Convegno Inarcassa_10 maggio

In anteprima per i nostri associati la locandina del CONVEGNO INARCASSA che si terrà a Porretta Terme il 10 maggio 2018 dalle 15 alle 19. E’ fondamentale per i colleghi più giovani preoccuparsi della Previdenza perché hanno tempo per fare scelte importanti, e per i colleghi in età più avanzata è importante per capire quando e come andare in pensione, se è possibile collegare versamenti effettuati ad Enti diversi, o ricongiungere periodi all’estero, ecc.

Soprattutto i colleghi di quell’area della Provincia di Bologna si segnino la data e si iscrivano all’evento attraverso i canali ufficiali previsti dagli Ordini.

Alleghiamo la locandina dell’Ordine Architetti. A breve quella dell’Ordine Ingegneri

2018-05-10_Programma convegno_PORRETTA

Entro il mese ne verrà organizzato uno anche a Bologna. Vi aggiorneremo tempestivamente!

Inarcassa in pillole…

PERCHÉ e QUANDO MI DEVO ISCRIVERE a INARCASSA?

L’iscrizione a Inarcassa non è una “facoltà”; l’iscrizione è obbligatoria per tutti gli Ingegneri e gli Architetti che esercitano la libera professione con carattere di continuità.

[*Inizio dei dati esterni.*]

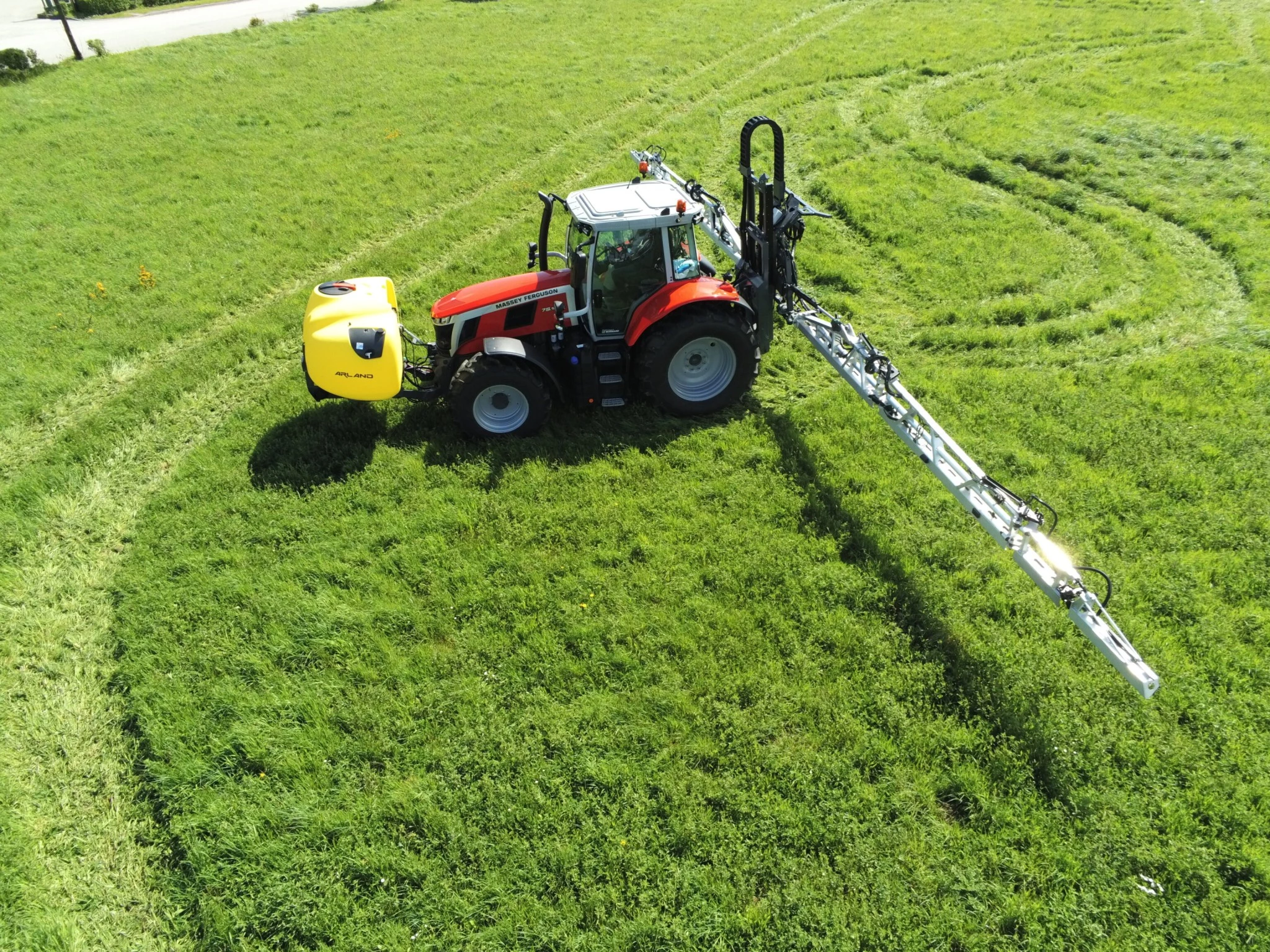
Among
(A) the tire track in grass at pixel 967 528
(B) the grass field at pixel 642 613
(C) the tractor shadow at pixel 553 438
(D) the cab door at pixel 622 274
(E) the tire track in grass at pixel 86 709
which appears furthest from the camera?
(D) the cab door at pixel 622 274

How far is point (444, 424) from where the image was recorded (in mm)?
8281

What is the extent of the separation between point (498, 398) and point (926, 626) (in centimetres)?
458

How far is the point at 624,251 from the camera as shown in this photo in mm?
7926

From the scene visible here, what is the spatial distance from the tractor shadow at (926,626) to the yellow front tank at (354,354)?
3.95 m

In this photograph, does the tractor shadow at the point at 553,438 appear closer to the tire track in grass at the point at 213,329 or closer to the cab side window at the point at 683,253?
the cab side window at the point at 683,253

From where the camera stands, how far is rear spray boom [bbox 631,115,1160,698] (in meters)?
5.10

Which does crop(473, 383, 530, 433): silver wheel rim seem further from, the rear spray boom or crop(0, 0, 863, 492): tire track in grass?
crop(0, 0, 863, 492): tire track in grass

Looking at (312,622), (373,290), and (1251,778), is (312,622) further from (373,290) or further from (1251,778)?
(1251,778)

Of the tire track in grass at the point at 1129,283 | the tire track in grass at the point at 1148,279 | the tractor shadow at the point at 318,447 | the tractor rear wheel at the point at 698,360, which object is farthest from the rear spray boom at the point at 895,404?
the tractor shadow at the point at 318,447

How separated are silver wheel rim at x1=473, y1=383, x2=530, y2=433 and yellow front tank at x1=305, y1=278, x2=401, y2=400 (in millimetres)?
828

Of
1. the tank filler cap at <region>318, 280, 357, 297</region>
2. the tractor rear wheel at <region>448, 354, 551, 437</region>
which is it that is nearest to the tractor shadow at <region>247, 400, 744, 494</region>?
the tractor rear wheel at <region>448, 354, 551, 437</region>

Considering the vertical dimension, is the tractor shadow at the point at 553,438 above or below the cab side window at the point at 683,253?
below

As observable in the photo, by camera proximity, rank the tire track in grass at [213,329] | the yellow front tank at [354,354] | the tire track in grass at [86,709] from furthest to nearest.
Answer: the tire track in grass at [213,329] < the yellow front tank at [354,354] < the tire track in grass at [86,709]

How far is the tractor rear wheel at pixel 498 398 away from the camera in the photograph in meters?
7.66
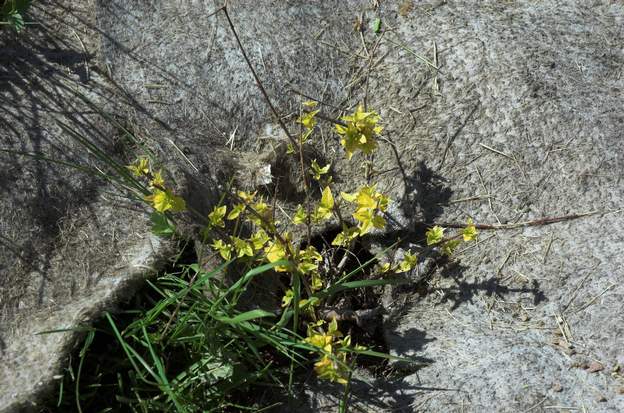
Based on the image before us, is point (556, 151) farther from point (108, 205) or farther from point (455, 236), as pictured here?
point (108, 205)

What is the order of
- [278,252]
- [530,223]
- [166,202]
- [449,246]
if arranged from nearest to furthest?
1. [166,202]
2. [278,252]
3. [449,246]
4. [530,223]

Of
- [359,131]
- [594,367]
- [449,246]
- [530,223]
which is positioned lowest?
[594,367]

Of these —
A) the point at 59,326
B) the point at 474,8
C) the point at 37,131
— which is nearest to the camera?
the point at 59,326

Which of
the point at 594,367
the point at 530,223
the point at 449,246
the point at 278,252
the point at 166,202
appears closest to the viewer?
the point at 166,202

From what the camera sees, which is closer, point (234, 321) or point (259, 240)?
point (234, 321)

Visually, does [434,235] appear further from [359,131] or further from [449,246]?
[359,131]

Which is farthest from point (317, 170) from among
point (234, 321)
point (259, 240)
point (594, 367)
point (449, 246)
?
point (594, 367)

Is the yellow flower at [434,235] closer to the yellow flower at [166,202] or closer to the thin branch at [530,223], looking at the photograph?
the thin branch at [530,223]

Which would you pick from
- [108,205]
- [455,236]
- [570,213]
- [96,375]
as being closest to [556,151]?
[570,213]

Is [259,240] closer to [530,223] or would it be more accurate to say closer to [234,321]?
[234,321]

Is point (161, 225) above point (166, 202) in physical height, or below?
below

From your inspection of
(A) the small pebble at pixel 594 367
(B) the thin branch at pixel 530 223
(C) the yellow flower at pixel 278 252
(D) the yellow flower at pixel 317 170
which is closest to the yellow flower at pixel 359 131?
(D) the yellow flower at pixel 317 170
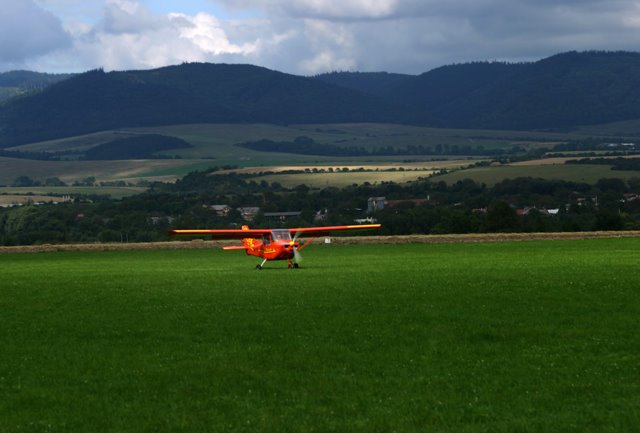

Per esercizio “con carattere di continuità”, si intende che vi siano, CONTEMPORANEAMENTE, le seguenti 3 condizioni, anche se per un limitato periodo di tempo:

  1. Iscrizione all’Albo Professionale;
  2. Possesso di partita I.V.A. individuale e/o di associazione e/o societaria (società di professionisti o tra professionisti);
  3. Non essere assoggettati ad altra forma di previdenza OBBLIGATORIA.

In questo caso, per comunicare a Inarcassa di avere maturato i requisiti di iscrivibilità, si DOVRÀ inoltrare la “domanda di iscrizione”, completa dei dati relativi alla partita IVA.

Nel caso si entri a far parte di una società o di una associazione, contestualmente alla domanda si dovrà inoltrare anche l’eventuale atto costitutivo.

Il modello per la “domanda di iscrizione” (Modulo ME027), in autocertificazione, è disponibile su:
www.inarcassa.it ==> modulistica

ATTENZIONE! L’omessa o ritardata comunicazione della maturazione dei requisiti di iscrivibilità, determina l’applicazione di sanzioni amministrative.

La perdita di anche uno solo dei 3 requisiti di base (chiusura della partita IVA, assoggettamento ad altra forma di previdenza obbligatoria, cancellazione dall’albo professionale), determina l’obbligo di cancellazione da Inarcassa.

In questo caso è necessario comunicare ad Inarcassa il venir meno di una o più delle condizioni di iscrivibilità, mediante l’invio di una dichiarazione sostitutiva di atto notorio, nella quale deve essere indicata la data di cessazione della o delle condizioni e, nel caso di obbligatorietà di iscrizione ad altra forma di previdenza, occorre specificare se si tratta di lavoro dipendente o lavoro autonomo.

NEL CASO DI CANCELLAZIONE DALL’ORDINE, la cancellazione da Inarcassa avviene d’ufficio.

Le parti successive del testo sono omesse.